The EE guts contain the hardware and firmware that allow the device to connect to the cloud and talk to the Internet and other devices. Delve’s electrical engineers have deep embedded-development experience—this helps us avoid pitfalls. The decisions an engineer makes today about an IoT product’s guts can have ramifications years from now.
Software Engineering
Our software engineers are involved throughout the entire process. Architectural and design decisions have implications on software; both the firmware embedded on the device as well as the software residing in a mobile application or on a server.
Software empowers device-provisioning, which could be on a home WiFi network, a digital/physical association, or another means of identification.
Software also enables users to control devices remotely from their phone, from a web application, or via voice, and it provides scheduling, access control, data visualization, and integration into other data sources, such as weather. And software collects data that can be analyzed for machine learning and can be used to influence the product roadmap.

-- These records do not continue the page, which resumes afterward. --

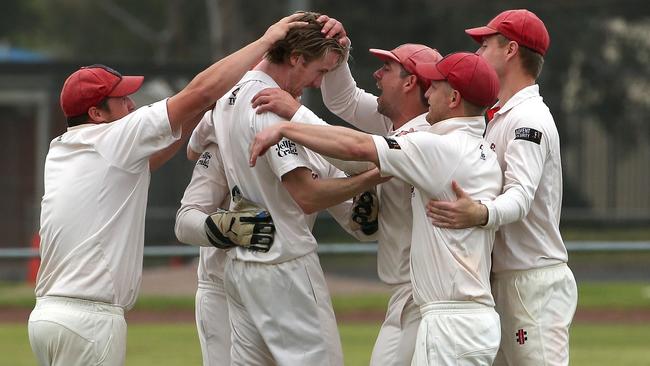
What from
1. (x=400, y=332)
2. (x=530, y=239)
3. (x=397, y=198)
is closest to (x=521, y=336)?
(x=530, y=239)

Mechanical Engineering (ME): The layer surrounding EE denotes the device’s physical makeup. Our Engineering Optimization & Analysis section lays out our ME expertise.
Industrial design (ID): Industrial design wraps all of the above into a package that’s physically appealing, ergonomic, and reflective of brand values. Read more about industrial design in Digital-Physical Design and Product Brand Language.
Interaction Design (IxD): Interaction designers look at the entire ecosystem of interaction between a device and its user, from unboxing through end of use. They design the user interface (UI), which can be a screen, physical buttons, a combination of both, or something else entirely.
Our Integrated Process
The shared process we’ve developed to align our core IoT product development disciplines—electrical engineering (EE) and interaction design (IxD)—encourages tight end-to-end collaboration between user experience and technology.
Working closely together throughout the process saves time by preventing significant reworking of features later on, when things are more difficult and costlier to change. It also allows us to ask and answer the following questions early on in development:
- What are the customers’ needs and expectations, and which problems does the product need to solve? What should it be able to do, and for which types of users?
- Can we make a device that meets users’ needs with the parts available on the market? What works best from a cost, footprint, and connectivity standpoint? Most importantly, from a user standpoint, how are we going to get the best solution to work?
- How do representative users interact with prototypes, and what feedback from testing should we integrate into the next prototype?
- How can we design the user interface (the visual design — colors, branding, etc.) to create a really delightful user experience?